Task directions:
In all of the rows below, rename "camera" to "viewer" wherever it occurs and reproduce the lines with nothing else changed.

Data lines:
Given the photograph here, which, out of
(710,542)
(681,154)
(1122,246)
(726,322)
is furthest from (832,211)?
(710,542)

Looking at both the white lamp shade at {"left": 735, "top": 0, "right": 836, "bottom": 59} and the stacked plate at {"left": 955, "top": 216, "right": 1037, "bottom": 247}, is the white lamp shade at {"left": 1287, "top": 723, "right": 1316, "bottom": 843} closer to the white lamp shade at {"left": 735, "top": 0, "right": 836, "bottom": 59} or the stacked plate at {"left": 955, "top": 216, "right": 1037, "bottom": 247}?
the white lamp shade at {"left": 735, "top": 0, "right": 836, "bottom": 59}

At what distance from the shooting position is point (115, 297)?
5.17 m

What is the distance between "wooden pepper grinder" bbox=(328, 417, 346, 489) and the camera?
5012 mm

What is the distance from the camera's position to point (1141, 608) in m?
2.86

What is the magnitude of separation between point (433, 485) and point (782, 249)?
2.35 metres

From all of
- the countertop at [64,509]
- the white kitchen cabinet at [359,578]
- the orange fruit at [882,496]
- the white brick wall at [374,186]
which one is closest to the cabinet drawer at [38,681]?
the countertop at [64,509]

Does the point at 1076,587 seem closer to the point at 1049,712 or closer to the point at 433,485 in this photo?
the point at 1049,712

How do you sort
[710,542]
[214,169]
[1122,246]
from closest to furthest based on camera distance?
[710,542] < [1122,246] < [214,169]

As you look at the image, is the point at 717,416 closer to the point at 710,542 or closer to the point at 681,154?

Response:
Given the photograph here, which, out of
(710,542)
(681,154)
(1122,246)
(726,322)
is furthest from (832,211)?
(710,542)

Looking at both the white lamp shade at {"left": 735, "top": 0, "right": 836, "bottom": 59} and the stacked plate at {"left": 955, "top": 216, "right": 1037, "bottom": 247}, is the white lamp shade at {"left": 1287, "top": 723, "right": 1316, "bottom": 843} closer to the white lamp shade at {"left": 735, "top": 0, "right": 836, "bottom": 59} or the stacked plate at {"left": 955, "top": 216, "right": 1037, "bottom": 247}?
the white lamp shade at {"left": 735, "top": 0, "right": 836, "bottom": 59}

At what distance from the shooting position is point (115, 297)?
5.17 m

What is the distance between "wooden pepper grinder" bbox=(328, 417, 346, 489) and the viewer?
5012 mm

What is the distance from the viewer's position to point (1141, 608) in m?
2.86

What is the magnitude of separation between point (433, 485) and point (782, 249)?
2.35 metres

From all of
- the countertop at [64,509]
- the white kitchen cabinet at [359,578]
- the orange fruit at [882,496]
- the white brick wall at [374,186]
which one is closest to the cabinet drawer at [38,681]?
the countertop at [64,509]

Does the point at 1076,587 seem closer to the point at 1049,712 or closer to the point at 433,485 in this photo?
the point at 1049,712

How do you sort
[710,542]
[214,169]
[1122,246]
from closest to furthest based on viewer distance?
[710,542] < [1122,246] < [214,169]

As you look at the image, is the point at 717,416 closer to the point at 710,542 or closer to the point at 681,154?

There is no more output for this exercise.